**Excerpt to read**
+++

The Speech of Chief Seattle is known worldwide. There are different versions and translations, but all of them are thought-provoking about what has been going on in the world for many years, centuries even.

There seems to be more versions of Chief Seattle’s Speech, as remembered by and written by those who were present when Chief Seattle spoke his words. Below you can read one of them.

Wim Roskam, the creator of the healing tools on this website, has used this speech of Chief Seattle as inspiration to write a new ‘speech’ a ‘Letter to all Governments’, focusing on the unseen, secret government. But this letter was written to all of us, because ‘we’ empower this so-called government when we blindly follow what we are told. You can access Wim’s Letter to All Governments via the link below.

Chief Seattle's Speech

in de woorden van Ted Perry

by Henry A. Smith
http://www.chiefseattle.com/history/chiefseattle/speech/speech.htm

“Chief Seattle was the largest Indian I ever saw, and by far the noblest-looking. He stood 6 feet full in his moccasins, was broad-shouldered, deep-chested, and finely proportioned. His eyes were large, intelligent, expressive and friendly when in repose, and faithfully mirrored the varying moods of the great soul that looked through them. He was usually solemn, silent, and dignified, but on great occasions moved among assembled multitudes like a Titan among Lilliputians, and his lightest word was law.

+++

**Exercise data**

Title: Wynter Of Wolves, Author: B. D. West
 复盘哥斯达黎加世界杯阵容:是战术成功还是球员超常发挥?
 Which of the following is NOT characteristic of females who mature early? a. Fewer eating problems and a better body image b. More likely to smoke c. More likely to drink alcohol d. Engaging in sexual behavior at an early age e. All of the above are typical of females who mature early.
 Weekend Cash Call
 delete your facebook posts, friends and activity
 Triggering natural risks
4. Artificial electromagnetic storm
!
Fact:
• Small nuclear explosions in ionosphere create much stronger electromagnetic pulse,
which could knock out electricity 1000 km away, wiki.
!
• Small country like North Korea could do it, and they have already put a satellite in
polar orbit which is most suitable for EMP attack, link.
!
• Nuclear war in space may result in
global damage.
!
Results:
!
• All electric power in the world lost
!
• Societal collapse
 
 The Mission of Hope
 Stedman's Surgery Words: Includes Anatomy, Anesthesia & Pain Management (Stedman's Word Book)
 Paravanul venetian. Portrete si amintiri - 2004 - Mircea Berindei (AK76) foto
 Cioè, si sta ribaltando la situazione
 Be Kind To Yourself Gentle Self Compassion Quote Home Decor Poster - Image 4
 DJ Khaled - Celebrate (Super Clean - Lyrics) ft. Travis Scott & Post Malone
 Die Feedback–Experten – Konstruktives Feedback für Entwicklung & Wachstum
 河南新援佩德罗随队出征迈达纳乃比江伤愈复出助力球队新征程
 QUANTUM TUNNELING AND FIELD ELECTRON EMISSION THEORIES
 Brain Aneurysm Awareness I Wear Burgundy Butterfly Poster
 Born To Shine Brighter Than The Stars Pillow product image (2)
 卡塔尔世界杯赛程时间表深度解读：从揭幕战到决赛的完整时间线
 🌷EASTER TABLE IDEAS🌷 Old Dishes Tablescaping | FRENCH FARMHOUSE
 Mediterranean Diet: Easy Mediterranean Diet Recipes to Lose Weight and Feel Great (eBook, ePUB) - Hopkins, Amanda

+++

**Problems and tasks**
1. On the Chief Seattle page, why does Wim Roskam's letter address everyone and not only governments?
2. Copy the part of the Chief Seattle page from "in de woorden" to "word was law.".

**Solutions to the problems**
1. The letter was written to all of us because "we" give power to the so-called secret government whenever we blindly follow what we are told.

2.
in de woorden van Ted Perry

by Henry A. Smith
http://www.chiefseattle.com/history/chiefseattle/speech/speech.htm

“Chief Seattle was the largest Indian I ever saw, and by far the noblest-looking. He stood 6 feet full in his moccasins, was broad-shouldered, deep-chested, and finely proportioned. His eyes were large, intelligent, expressive and friendly when in repose, and faithfully mirrored the varying moods of the great soul that looked through them. He was usually solemn, silent, and dignified, but on great occasions moved among assembled multitudes like a Titan among Lilliputians, and his lightest word was law.